Das Soziale Kompetenz Training (SKT-L) ist auf der Basis gängiger Trainingsverfahren (Gruppentraining Sozialer Kompetenz GSK von Hinsch & Pfingsten, 2002, Assertiveness Training Programm von Ullrich de Myunk & Ullrich, 1989, 1990, 1991) entwickelt. Das Training ist standardisiert und liegt als Manual vor. Die durchschnittliche Teilnehmerzahl beträgt sechs bis acht Patienten. Das SKT-L setzt sich aus insgesamt sechs Trainingseinheiten à 90 Minuten zusammen, welche zweimal wöchentlich angeboten werden. Das Training wird als geschlossene Gruppe durchgeführt, um aufeinander aufbauende Sitzungen anbieten zu können sowie die Herstellung einer konstruktiven Gruppenatmosphäre zu erleichtern.

Auf Basis eines erklärenden Modells sozialer Ängste werden unterschiedliche soziale Situationen hinsichtlich ihrer Besonderheiten betrachtet und gemeinsam sozial kompetente Verhaltensweisen für diese Situationen herausgearbeitet und praktisch geübt.Das Erklärungsmodell entstammt dem Gruppentraining Sozialer Kompetenzen (Hinsch & Pfingsten, 2002) und beschreibt, wie negative Gedanken und Vorstellungen in einer sozialen Situation zu Gefühlen der Angst und Unsicherheit führen.

Die Patienten werden angeleitet, diese zu entdecken und positive Gedanken zu entwickeln, um mit Ängsten und Hemmungen besser umzugehen als bisher. Es gilt „Katastrophenphantasien“ hinsichtlich der Konsequenzen des eigenen Verhaltens zu überprüfen und zu lernen, dass auch unangenehme Situationen aushaltbar sind. Es soll weiterhin gelernt werden, sozial kompetent Forderungen zu stellen und zu verstehen, dass jeder das Recht hat, Bitten und Forderungen zu äußern und gleichzeitig zu akzeptieren, dass es eine unrealistische Vorstellung ist, dass Forderungen (nur weil geäußert) immer erfüllt werden. Insbesondere in sozialen Situationen in denen Forderungen bestehen, das Gegenüber jedoch nicht verpflichtet ist, sein Verhalten zu verändern (z.B. im Rahmen von Partner- oder Freundschaften) ist es notwendig, Kompromisse auszuhandeln und Einigungen herzustellen.
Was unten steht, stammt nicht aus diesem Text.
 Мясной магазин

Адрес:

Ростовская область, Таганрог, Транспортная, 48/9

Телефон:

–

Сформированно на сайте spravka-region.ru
Hierfür ist es notwendig zu erlernen, eigene Gefühle auszusprechen sowie die Gefühle und Bedürfnisse des Kommunikationspartners zu erfassen und darauf einzugehen. Bitten abzulehnen ist für viele Menschen schwer und oft die Quelle starker Ärgergefühle, wenn der Wunsch nach Abgrenzung nicht umgesetzt wurde. Es soll gelernt werden, dass es ein persönliches Recht ist, Bitten abzulehnen, dass es aber auch normal ist, wenn der Kommunikationspartner dann enttäuscht oder gar verärgert ist.

Die Angst, Erwartungen des Gegenübers nicht zu genügen und deswegen abgelehnt zu werden, ist oft Basis von Vermeidungsverhalten und Ursache von Einsamkeit. Es sollen Erfahrungen gemacht werden, die diesen Befürchtungen widersprechen und gelernt werden, wie gewünschte Verhaltensweisen Anderer verstärkt, Komplimente gemacht und gelobt werden kann. Soziale Kompetenz bedeutet letztlich, im Sinne der eigenen Ziele die „richtige Strategie“ zur aktuellen Situation zu finden.